The splitter section I have in my drawing was set up like that hypothetically. I figured I could feed line input to the opamp, make it have a gain of 2, to turn the ~1-2 volts into ~2-4 volts. That would go through 2 seperate buffers to keep the pots "seperate" from the circuit. My reasoning behind this was a simple circuit in parallel. If you have 2 resistors of 10 ohms each in parallel, each sees, lets say, 1 volt and 1 amp going through. However, if you change one of those resistors to a 5ohm (analogous to cranking the pot to 50%) it will cause one resistor to see a decrease in current while the other will actually see an INCREASE in current. In my head, this means that lowering the volume of output 1 will cause an increase in volume of output 2 without the presence of those buffers.

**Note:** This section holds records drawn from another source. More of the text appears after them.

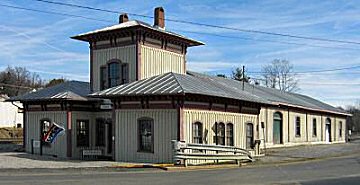 Cambria Station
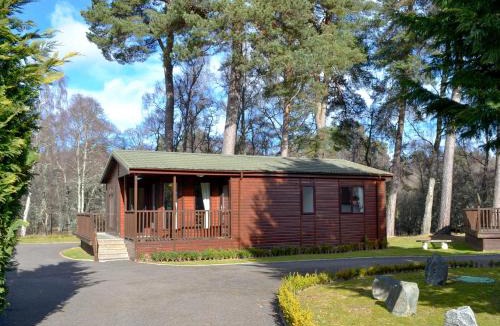Dinnet House | Lodge C- Uk33089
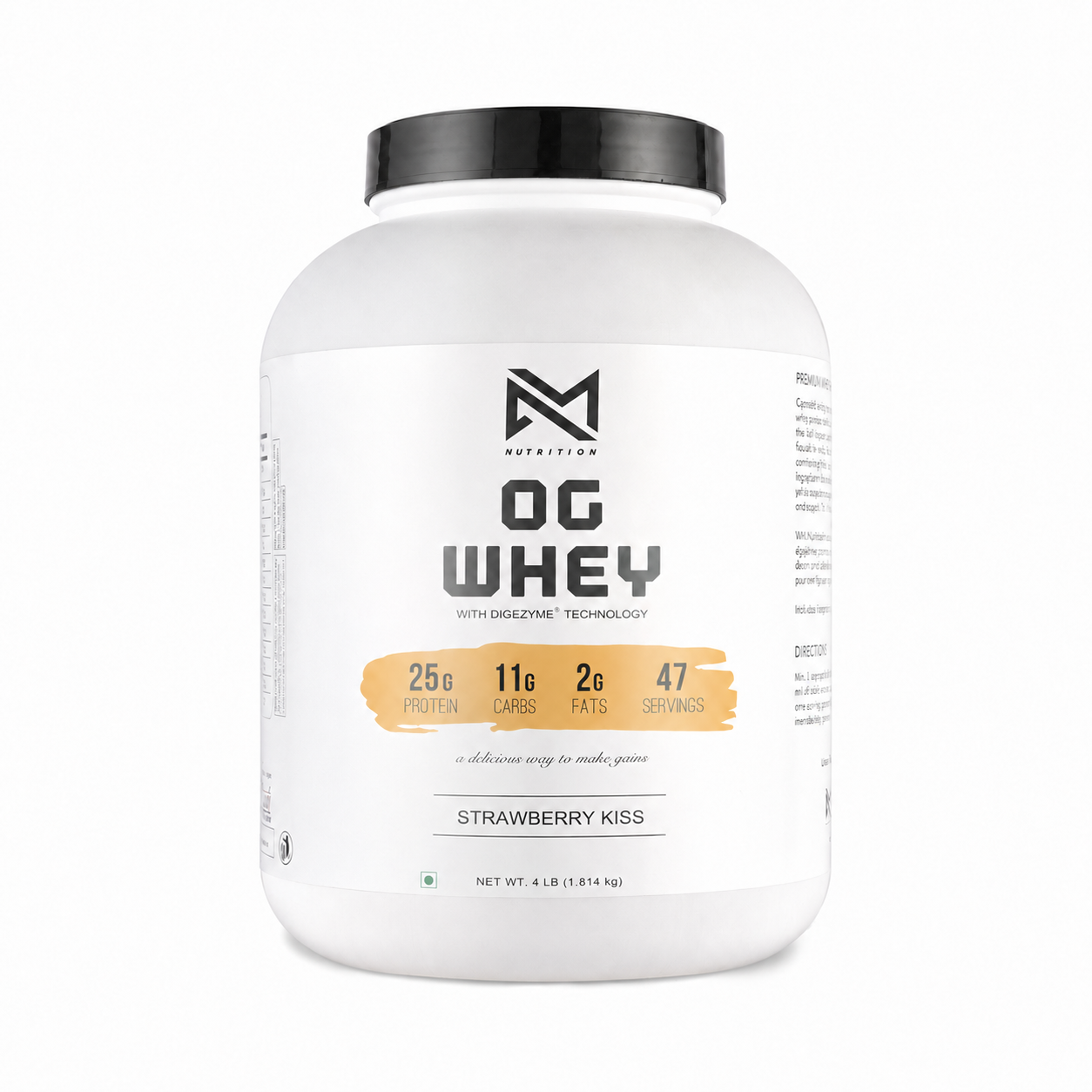 OG Whey (4LB)
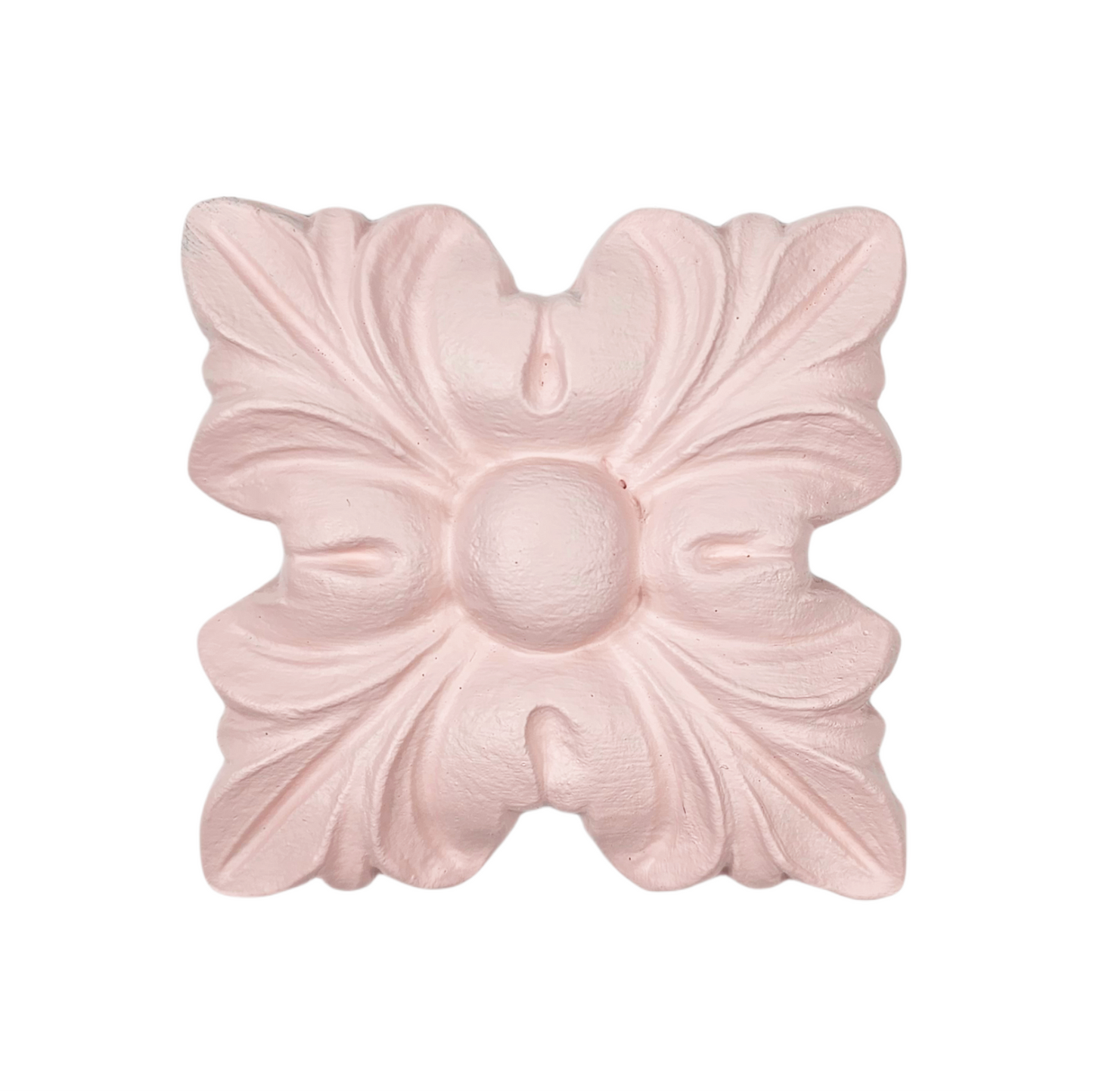 French Rose Chalk Style Paint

As for the final unity gain buffer stage I think it is unnecessary. I dont think the input of the amps on the subwoofer and speakers cares how much of an input load they see. I just read that amps should have very high input and very low output impedance, so i put the buffers there. As an added benefit of the buffers being there, I could design a further extension to the circuit that lets me flip a switch such that the speaker/sub stops getting input while a third output, headphone, will get the output from what used to be the speaker or subwoofer output. Either that or I can simply unplug one of the devices, turn volume to 0 for the other device, and plug my headphones in to the first device output.

I hope that made sense.

Also, I dont know how I feel about that unbalanced to balanced converter. If theres one thing i've learned from my DIY experience it is to never put capacitors in the signal path, and I see capacitors all over the signal path of that schematic.
 
Mar 31, 2012 at 8:27 PM Post #8 of 9
If you get rid of the master volume pot from my schematic, it will do what you want.
Adjusting the volume of one pot will not affect the other.
 
You could probably do away with the caps from the unbalanced to balanced converter.
It depends to some extent on the op amp you use.
 
Mar 31, 2012 at 9:04 PM Post #9 of 9
yeah the caps are only there because there was this one lab i did in analog electronics where I had a TON of noise from the opamp. Adding a cap there made it go away somehow. I dunno, I have no way to measure it and RLC circuits are something i'm godawful at.

Why will 2 pots in parallel not affect the volume control to each individual device? Is it because the pots are only "concerned with" voltage and the driver itself will control current flow based on voltage it "sees"?

EDIT: also, is it just me or does your schematic have the opamp +/- terminals reversed?